Estava lá, o prado de flores amarelas, estava lá. Ainda ontem não estava, mas ali se estendia, quase até ao caminho que com poldras levava as crianças à escola. O mais extraordinário é que as flores eram todas, mesmo todas, amarelas. Espécie de cachos sobre os quais a gravidade não actuava, como cálices de pétalas pequenas, sobre uma rama atapetada de folhas verdes...o prado mais lindo que a menina jamais vira e era preciso levar uma prova, um raminho de flores. Os regatos logo se procurariam, porque a novidade na escola levaria a que todos fossem em sua busca.
Que agitação levava a menina, o coração batia, as faces estavam rosadas, na mão bem apertado o raminho de flores amarelas que levaria sua mãe, professora estimada a orgulhar-se tanto dela...
-Mãe, afinal estava lá, o prado! Vês, estão aqui as flores são para ti. E o brilho no olho da professora estimada, sua mãe, e o sorriso que lhe aflorou os lábios foi logo interrompido pela boa/cruel contínua: Oh! minha menina então apanhou a flor do tremoço? Essa, flor não se apanha, precisamos do tremoço para dar de comer aos animais.
- Mas, são lindas, disse a menina com o lábio a tremer e a lágrima no canto do olho, e são tantas, são do prado, são para dar à mãe e irmos procurar os regatos, acrescentou ainda com a leve esperança de um sorriso aberto da senhora contínua.
- Não, minha menina, estas flores não se apanham, mas como não sabias não faz mal, não é senhora professora? Eu até vou pô-las em água.
E a professora estimada, sua mãe, abanou a cabeça, confirmando e puxou com a sua doce mão a menina encostando-a ao regaço e disse: Não faz mal filha, havemos de o encontrar, o teu prado. E a menina soluçou olhando o ramo que a contínua zelosamente tinha colocado num copo com água.
Hoje em dia a menina sabe que o tremoço começa numa flor, linda, e ainda anda à procura do prado.

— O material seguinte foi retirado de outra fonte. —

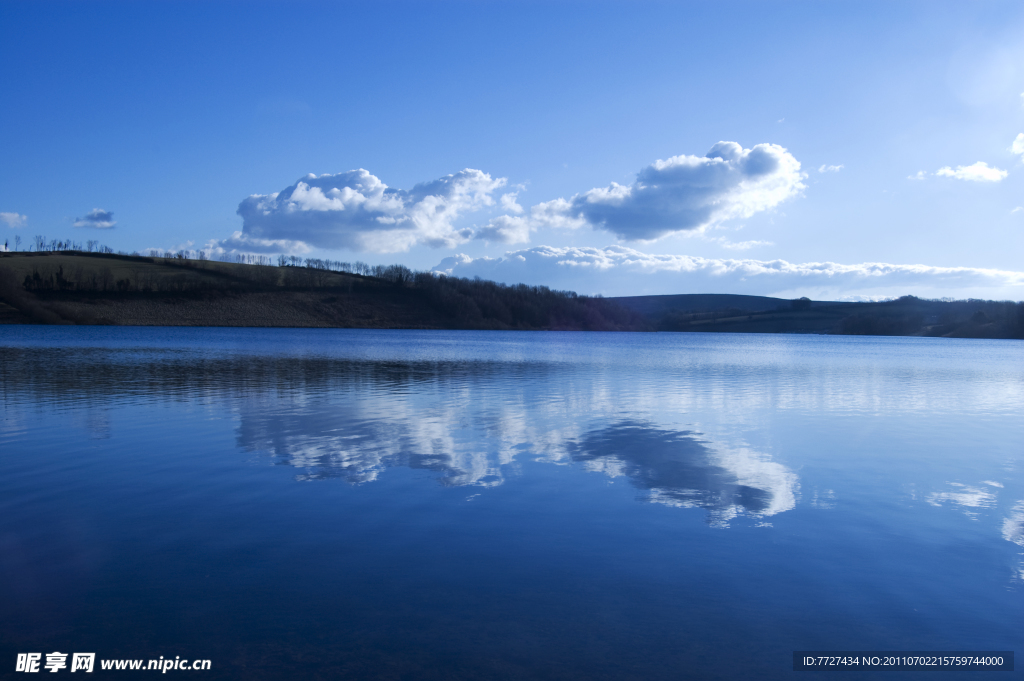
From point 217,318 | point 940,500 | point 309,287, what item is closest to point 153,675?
point 940,500

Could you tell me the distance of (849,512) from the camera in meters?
9.49

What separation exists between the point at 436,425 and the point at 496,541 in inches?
336

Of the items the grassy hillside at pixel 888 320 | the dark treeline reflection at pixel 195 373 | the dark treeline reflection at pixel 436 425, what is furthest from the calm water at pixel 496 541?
the grassy hillside at pixel 888 320

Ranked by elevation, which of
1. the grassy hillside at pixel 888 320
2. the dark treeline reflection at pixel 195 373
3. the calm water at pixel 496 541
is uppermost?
the grassy hillside at pixel 888 320

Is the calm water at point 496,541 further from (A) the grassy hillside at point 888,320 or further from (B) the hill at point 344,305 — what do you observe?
(A) the grassy hillside at point 888,320

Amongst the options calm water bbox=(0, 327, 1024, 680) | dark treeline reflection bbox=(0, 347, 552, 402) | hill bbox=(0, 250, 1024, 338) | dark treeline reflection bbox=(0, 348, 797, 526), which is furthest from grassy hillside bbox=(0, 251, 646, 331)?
calm water bbox=(0, 327, 1024, 680)

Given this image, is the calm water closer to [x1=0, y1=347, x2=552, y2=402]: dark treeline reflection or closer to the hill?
[x1=0, y1=347, x2=552, y2=402]: dark treeline reflection

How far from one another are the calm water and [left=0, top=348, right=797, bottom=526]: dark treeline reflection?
13cm

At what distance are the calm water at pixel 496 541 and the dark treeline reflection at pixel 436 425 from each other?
130 millimetres

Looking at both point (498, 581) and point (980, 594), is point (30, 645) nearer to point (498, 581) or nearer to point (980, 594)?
point (498, 581)

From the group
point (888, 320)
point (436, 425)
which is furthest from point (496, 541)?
point (888, 320)

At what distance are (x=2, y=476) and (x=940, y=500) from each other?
15974 mm

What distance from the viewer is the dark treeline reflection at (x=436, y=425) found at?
11195 millimetres

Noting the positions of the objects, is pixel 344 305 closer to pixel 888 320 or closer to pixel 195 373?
pixel 195 373
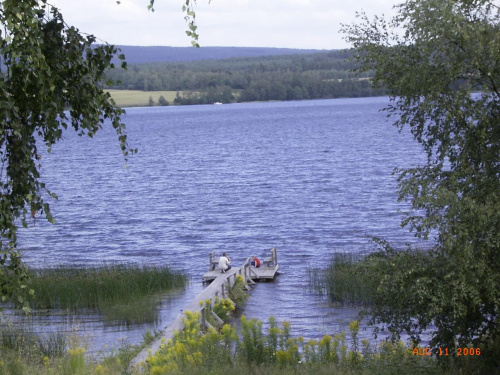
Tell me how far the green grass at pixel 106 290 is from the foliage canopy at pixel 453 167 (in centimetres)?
1096

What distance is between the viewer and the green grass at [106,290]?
19.9m

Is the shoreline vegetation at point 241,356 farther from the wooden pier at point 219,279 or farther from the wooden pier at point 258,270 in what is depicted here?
the wooden pier at point 258,270

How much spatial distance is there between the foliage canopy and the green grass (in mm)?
10963

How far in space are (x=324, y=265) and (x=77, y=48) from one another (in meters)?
21.2

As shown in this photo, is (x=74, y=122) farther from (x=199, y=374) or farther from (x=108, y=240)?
(x=108, y=240)

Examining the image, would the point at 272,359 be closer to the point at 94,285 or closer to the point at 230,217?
the point at 94,285

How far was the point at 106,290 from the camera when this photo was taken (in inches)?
827

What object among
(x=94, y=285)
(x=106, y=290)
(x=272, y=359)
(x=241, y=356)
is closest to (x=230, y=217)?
(x=94, y=285)

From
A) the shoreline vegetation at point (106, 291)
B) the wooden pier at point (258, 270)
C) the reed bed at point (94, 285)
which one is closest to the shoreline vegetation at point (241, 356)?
the shoreline vegetation at point (106, 291)

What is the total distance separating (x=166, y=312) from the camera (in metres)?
20.2

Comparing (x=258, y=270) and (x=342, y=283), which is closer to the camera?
(x=342, y=283)

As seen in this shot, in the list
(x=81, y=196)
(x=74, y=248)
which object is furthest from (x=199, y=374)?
(x=81, y=196)

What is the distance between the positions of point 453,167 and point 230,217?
30.0m

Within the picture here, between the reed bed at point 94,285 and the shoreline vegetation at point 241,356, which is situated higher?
the shoreline vegetation at point 241,356
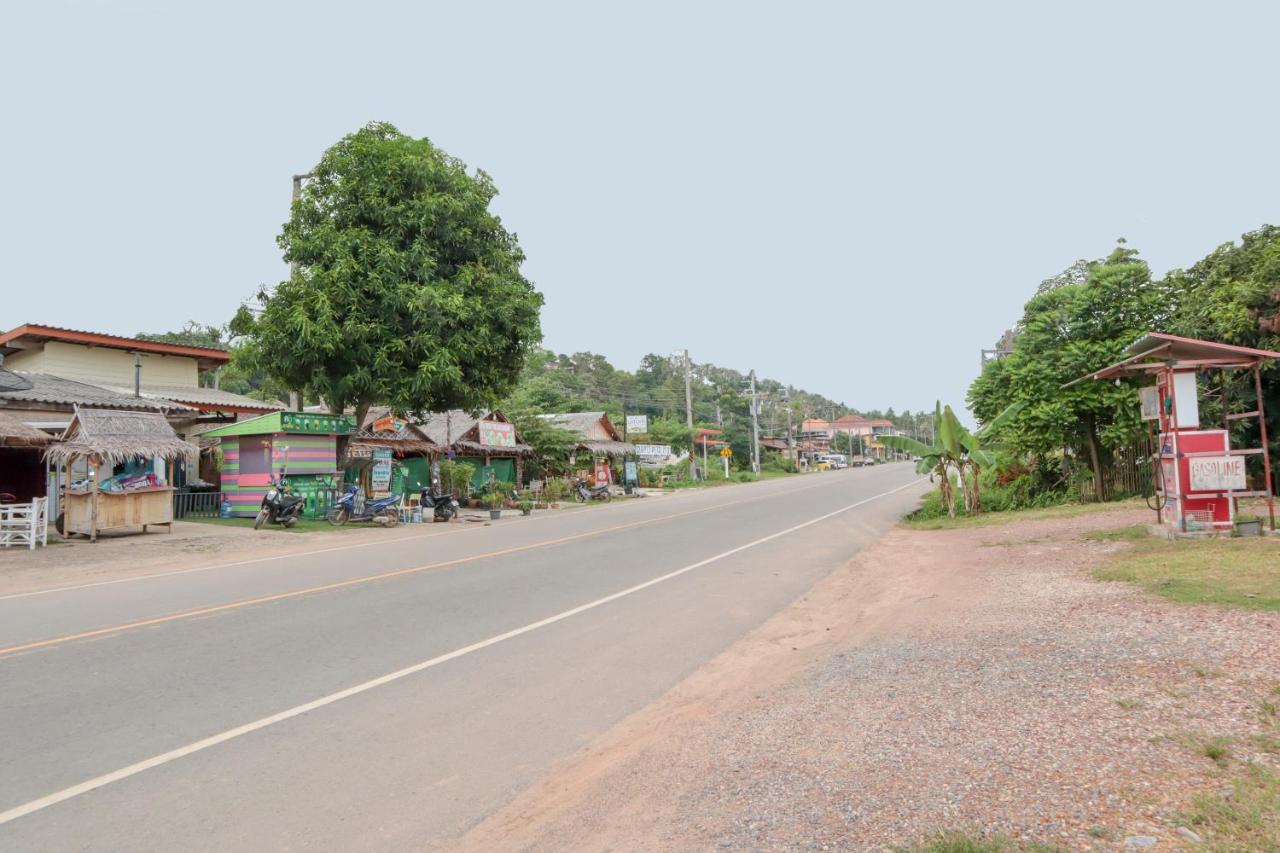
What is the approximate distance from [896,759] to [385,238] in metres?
19.9

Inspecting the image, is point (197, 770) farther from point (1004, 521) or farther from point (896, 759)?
point (1004, 521)

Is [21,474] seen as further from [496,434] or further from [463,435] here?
[496,434]

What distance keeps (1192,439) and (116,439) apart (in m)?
20.6

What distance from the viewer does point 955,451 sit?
1975 cm

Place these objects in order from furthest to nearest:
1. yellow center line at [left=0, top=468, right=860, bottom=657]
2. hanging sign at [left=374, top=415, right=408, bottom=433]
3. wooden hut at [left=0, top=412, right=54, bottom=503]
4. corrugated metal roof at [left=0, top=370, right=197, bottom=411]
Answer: hanging sign at [left=374, top=415, right=408, bottom=433]
wooden hut at [left=0, top=412, right=54, bottom=503]
corrugated metal roof at [left=0, top=370, right=197, bottom=411]
yellow center line at [left=0, top=468, right=860, bottom=657]

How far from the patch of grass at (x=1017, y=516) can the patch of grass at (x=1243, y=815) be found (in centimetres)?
1436

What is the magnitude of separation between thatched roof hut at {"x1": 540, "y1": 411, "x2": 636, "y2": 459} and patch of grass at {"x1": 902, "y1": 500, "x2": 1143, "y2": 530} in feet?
78.4

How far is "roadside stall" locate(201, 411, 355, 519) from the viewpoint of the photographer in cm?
2108

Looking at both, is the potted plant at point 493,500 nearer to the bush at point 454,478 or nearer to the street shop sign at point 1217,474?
the bush at point 454,478

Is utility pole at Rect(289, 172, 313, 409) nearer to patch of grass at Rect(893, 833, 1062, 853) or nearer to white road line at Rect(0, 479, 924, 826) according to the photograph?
white road line at Rect(0, 479, 924, 826)

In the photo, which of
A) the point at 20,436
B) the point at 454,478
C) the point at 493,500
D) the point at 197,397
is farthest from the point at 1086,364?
the point at 197,397

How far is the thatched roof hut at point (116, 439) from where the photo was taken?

quarta-feira, 1 de junho de 2011

a galinha atropelada

havia uma galinha, sem nome, que endoidava quando a menina chegava e decidia carregá-la pela aldeia. Extraordinariamente a menina sabia que era aquela a galinha adorada, no meio de todas as outras que vagueavam pelas ruelas e largos e que misteriosamente ao fim do dia sabiam para que galinheiro se dirigir. Nem todas andavam por aquelas ruas, abraçadas por hortas onde bicavam aqui e ali para depressa regressarem ao espaço do casario e por ali se passearem agitando as asas e rodando um rabo empinado, oferecendo uma vaga vaidade de quem se mostra no seu esplendor. Era aí que a menina, de repente, surgia, desembocando em corrida galgada de uma travessa, de braços abertos para ir encurralando aquela, que era castanha mesclada de amarelos muitos breves e um ou outro traço sobre o preto, tão igual a tantas outras, mas que fugia endoidada, sem rumo. Batia as asas e não voava, cacarejava, corria, levantava pó e soltava penas, mas acabava sempre por ser aparada nos braços da menina que num sorriso desdentado, a elevava e pousava na cabeça para se passear tal qual a galinha o fizera pouco antes...e o que esta se equilibrava para não cair!
Era estranho mas tão provocatoriamente indecente, dar colo a um bicho que se comia e, pior ainda, agitar daquela maneira a galinhada.
Sabiam quem eram, uma e outra, quase sem querer amavam-se e temiam-se. A menina temia não conseguir alcançá-la, a galinha temia passar pelo passeio instável no cocoruto da criança...Por isso uma fugia para que a outra a agarrasse.
Houve então um ano em que a galinha já lá não estava e a verdade é que não tinha sido comida. Não, nada disso, tinha sido atropelada e, apesar da dor, "ainda bem" pensou a menina que pode passar a detestar o condutor!